I met DH at 21 and I moved into his flat at 23. We were both not particularly interested in being married but eventually eloped when we were 35. During that time we were living together I was financially vulnerable as I was paying the mortgage on the property and my name wasn't on the deeds and I hadn't done anything legal to protect myself. We were also both financially vulnerable if something happened to either of us as we hadn't written wills.
It all worked out ok for us still together after 28 years, but in hindsight getting married earlier would have been a better decision for both of us legally, even if it did end in divorce.
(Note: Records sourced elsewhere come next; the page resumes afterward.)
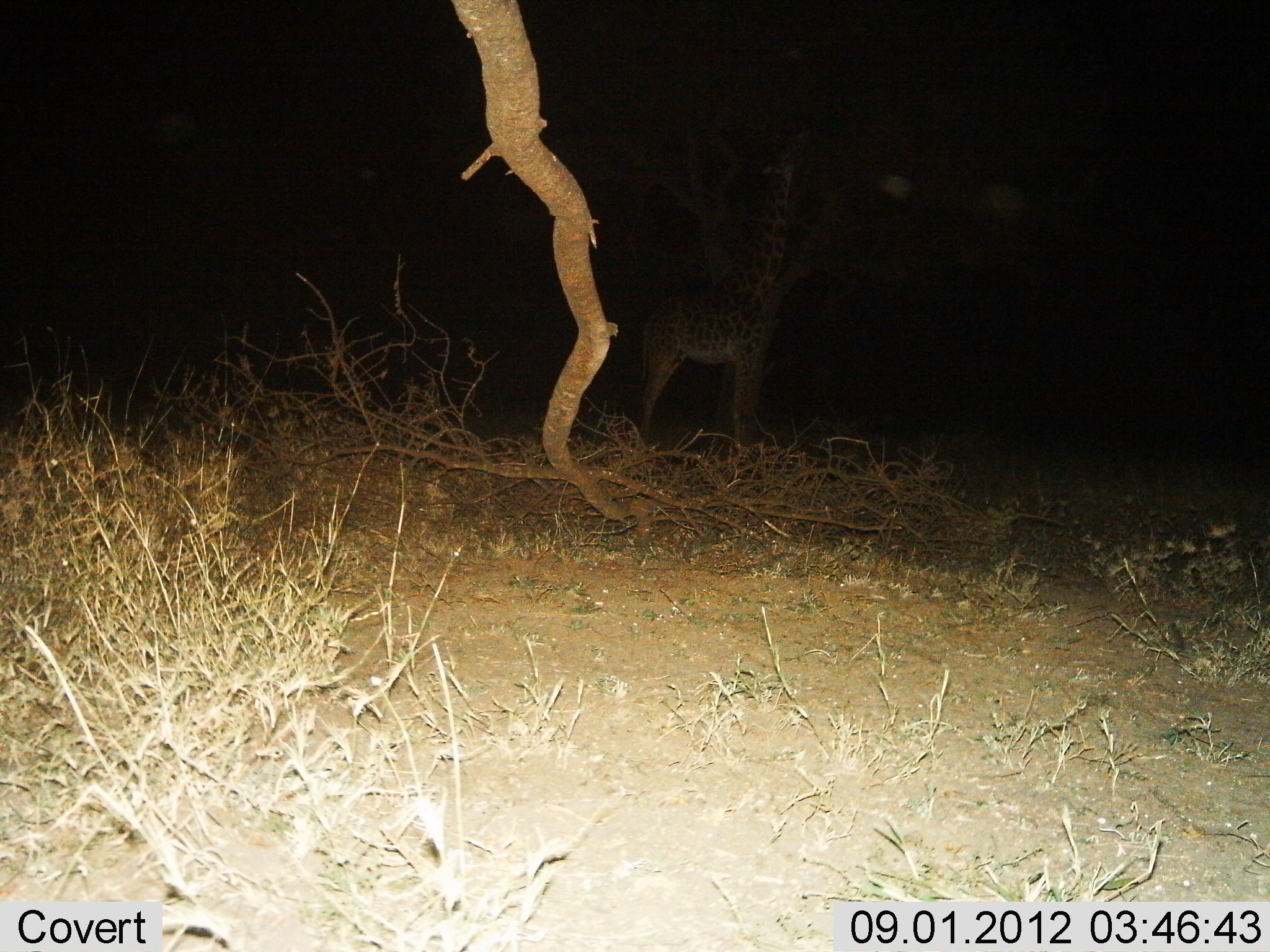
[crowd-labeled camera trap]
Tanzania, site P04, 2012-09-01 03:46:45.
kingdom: Animalia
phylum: Chordata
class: Mammalia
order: Artiodactyla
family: Giraffidae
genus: Giraffa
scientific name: Giraffa camelopardalis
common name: giraffe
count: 1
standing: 60%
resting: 0%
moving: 0%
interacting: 0%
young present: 0%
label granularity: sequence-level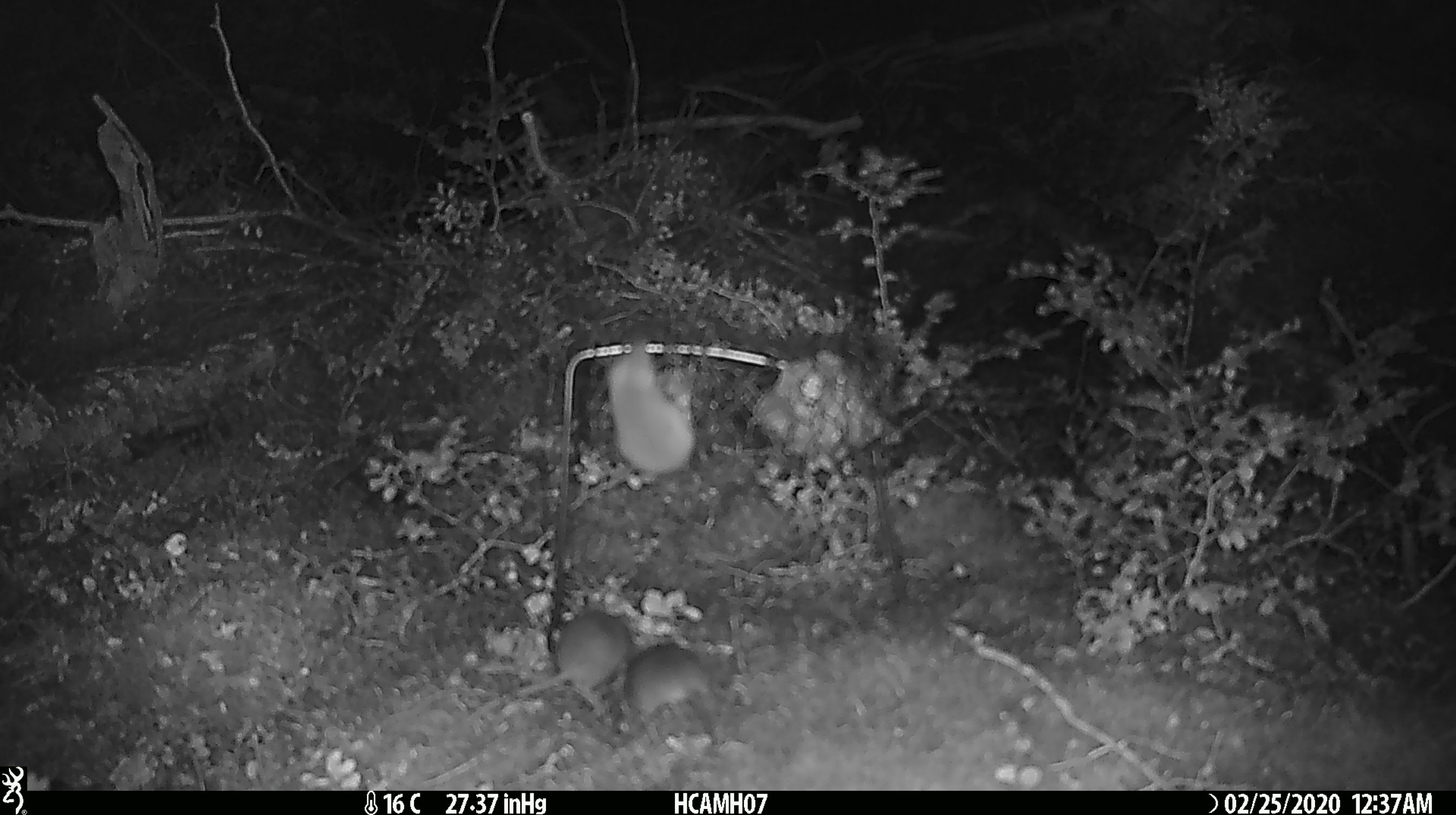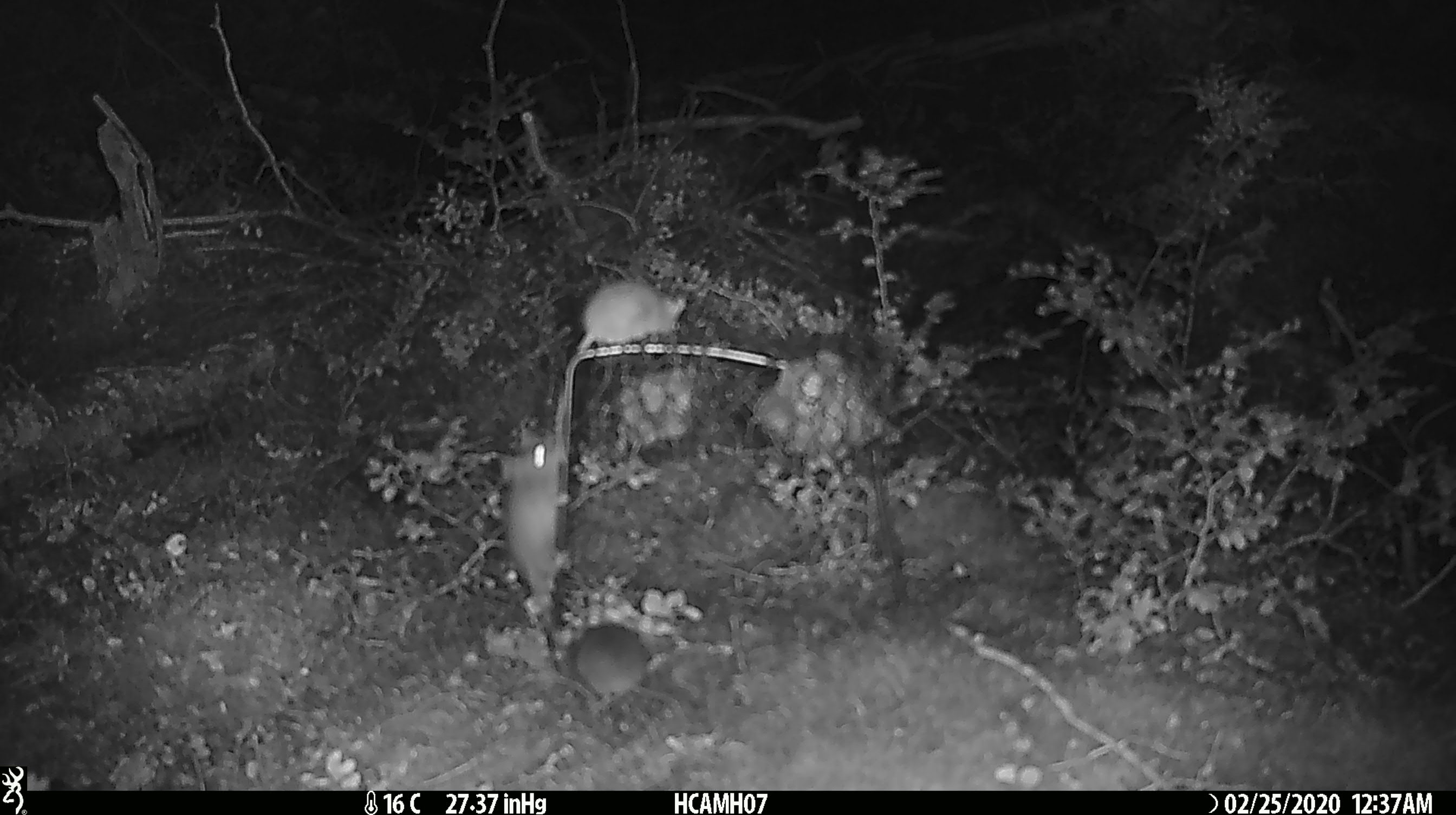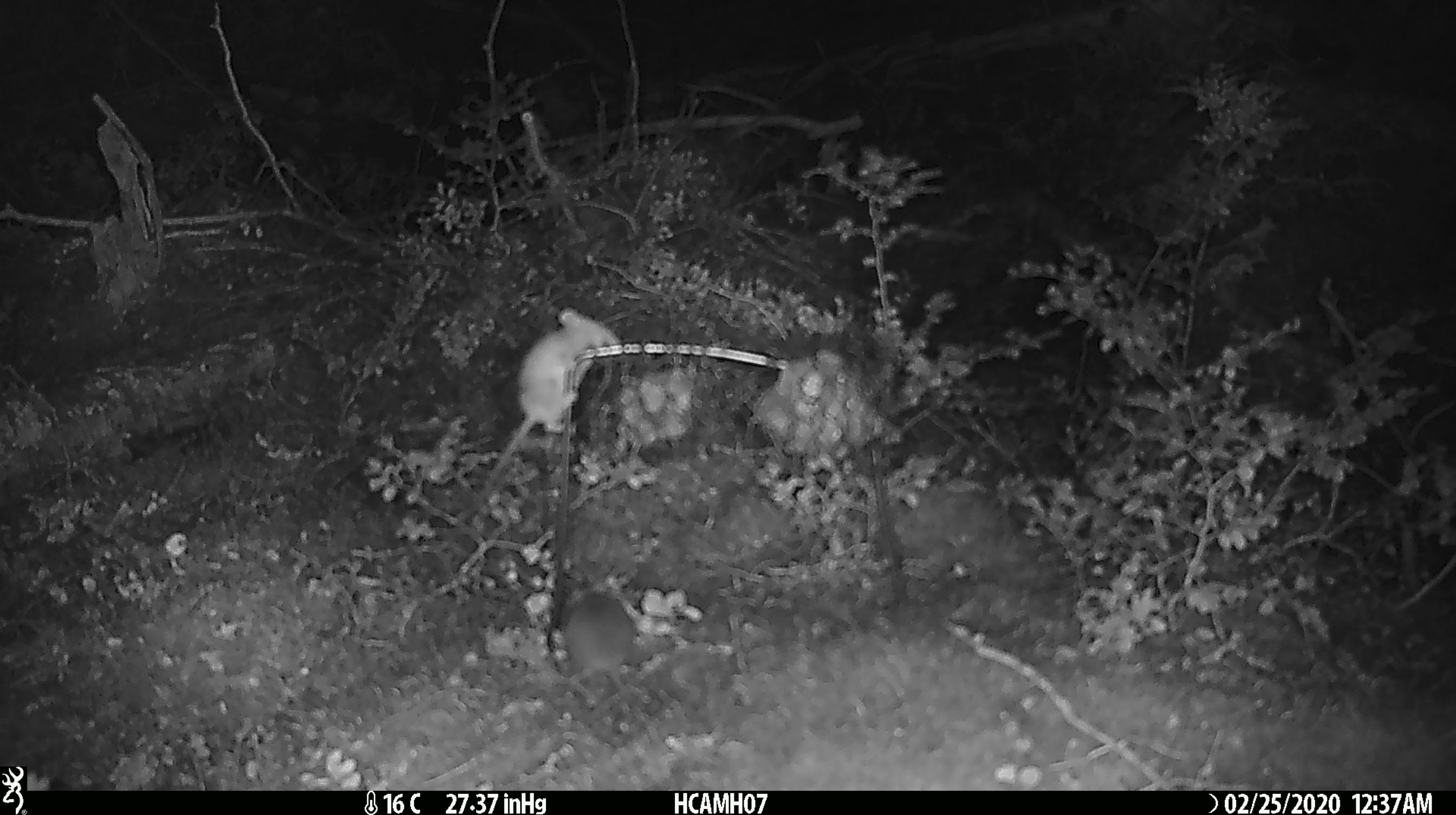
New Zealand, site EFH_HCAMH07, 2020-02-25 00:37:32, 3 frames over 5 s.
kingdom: Animalia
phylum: Chordata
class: Mammalia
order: Rodentia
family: Muridae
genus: Mus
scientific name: Mus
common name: mouse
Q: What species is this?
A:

The concept of modern marriage is now flexible and different for everyone, you can say the vows you choose, which is a good thing. I do believe if you shouldn't make a commitment to be with someone unless you mean it, whether it is buying a home together or marriage you should endeavour to ride out the rough (obviously excluding any kind of abusive relationships) with the smooth and do your best to make it work, but if you try your best and it just isn't working out there is no shame in marrying young or more than once.
So if I was invited to either of OP's weddings I would think a wedding, I love weddings! and what can I wear!
If they have made vows before and broke them by divorce then a second marriage is a little regardless of age. It makes a mockery of the vows.
Yellow, if the vows say to love, honour and cherish and your dh stops loving, honouring and cherishing you and is basically a moody nasty arse and there is no chance of him changing are you really going to stay until death us do part and make both of you miserable for the rest of your lives? You only get one life and in the modern world divorce and remarriage is no longer judged on the misplaced values of the 1950s.